* [What is being asked]:
Reproduce the records starting with the line that contains "Across the image" and continuing through the end of the records, including both of these ends. Leave the pictures out of your answer.

········

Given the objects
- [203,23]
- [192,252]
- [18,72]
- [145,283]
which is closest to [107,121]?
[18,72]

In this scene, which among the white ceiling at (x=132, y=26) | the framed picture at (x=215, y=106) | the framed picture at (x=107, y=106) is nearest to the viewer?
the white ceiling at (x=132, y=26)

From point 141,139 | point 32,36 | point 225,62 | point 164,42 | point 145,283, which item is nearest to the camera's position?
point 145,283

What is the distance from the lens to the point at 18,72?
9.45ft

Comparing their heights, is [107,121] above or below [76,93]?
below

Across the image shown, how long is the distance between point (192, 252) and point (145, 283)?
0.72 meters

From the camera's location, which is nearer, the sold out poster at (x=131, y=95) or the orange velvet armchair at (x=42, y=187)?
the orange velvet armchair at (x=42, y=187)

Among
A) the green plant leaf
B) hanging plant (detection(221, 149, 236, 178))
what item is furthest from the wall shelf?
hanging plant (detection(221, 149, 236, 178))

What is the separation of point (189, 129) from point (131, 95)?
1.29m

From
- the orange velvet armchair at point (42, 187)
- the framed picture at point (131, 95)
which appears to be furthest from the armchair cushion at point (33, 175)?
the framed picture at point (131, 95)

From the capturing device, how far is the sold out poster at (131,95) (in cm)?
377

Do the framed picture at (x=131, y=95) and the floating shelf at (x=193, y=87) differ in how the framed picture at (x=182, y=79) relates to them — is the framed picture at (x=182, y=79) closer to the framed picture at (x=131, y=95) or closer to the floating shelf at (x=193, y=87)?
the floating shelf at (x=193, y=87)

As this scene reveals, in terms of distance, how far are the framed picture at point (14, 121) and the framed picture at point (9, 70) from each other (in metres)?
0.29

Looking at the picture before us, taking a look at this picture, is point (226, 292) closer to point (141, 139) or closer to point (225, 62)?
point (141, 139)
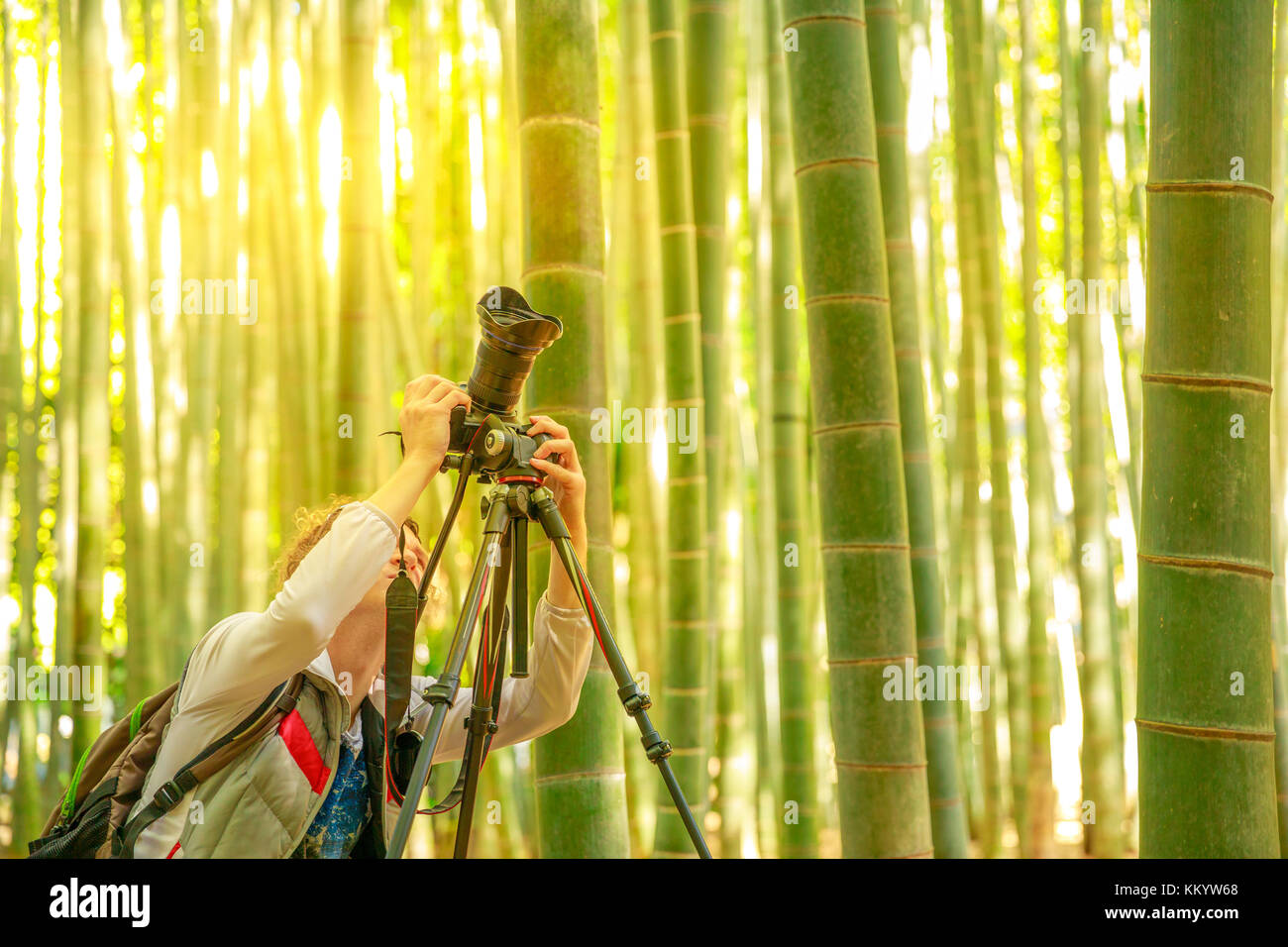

········

* [Written solution]:
Across the image shown, how long is the distance between point (192, 252) and point (145, 283)?
0.72 meters

From the camera's location, which is nearer, the sold out poster at (x=131, y=95) or the orange velvet armchair at (x=42, y=187)?
the orange velvet armchair at (x=42, y=187)

Among
A) the green plant leaf
B) hanging plant (detection(221, 149, 236, 178))
what item is furthest from the wall shelf?
hanging plant (detection(221, 149, 236, 178))

What is the separation of point (189, 129) from point (131, 95)?
1.29m

From
- the orange velvet armchair at point (42, 187)
- the framed picture at point (131, 95)
which appears to be furthest from the armchair cushion at point (33, 175)?
the framed picture at point (131, 95)

From the capturing device, how far is the sold out poster at (131,95) (in cm)?
377

Do the framed picture at (x=131, y=95) and the floating shelf at (x=193, y=87) differ in how the framed picture at (x=182, y=79) relates to them — is the framed picture at (x=182, y=79) closer to the framed picture at (x=131, y=95) or closer to the floating shelf at (x=193, y=87)?
the floating shelf at (x=193, y=87)

As this scene reveals, in terms of distance, how far are the framed picture at point (14, 121) and the framed picture at point (9, 70) from each other (in metres)?
0.29

Looking at the picture before us, taking a look at this picture, is point (226, 292) closer to point (141, 139) or closer to point (225, 62)?
point (141, 139)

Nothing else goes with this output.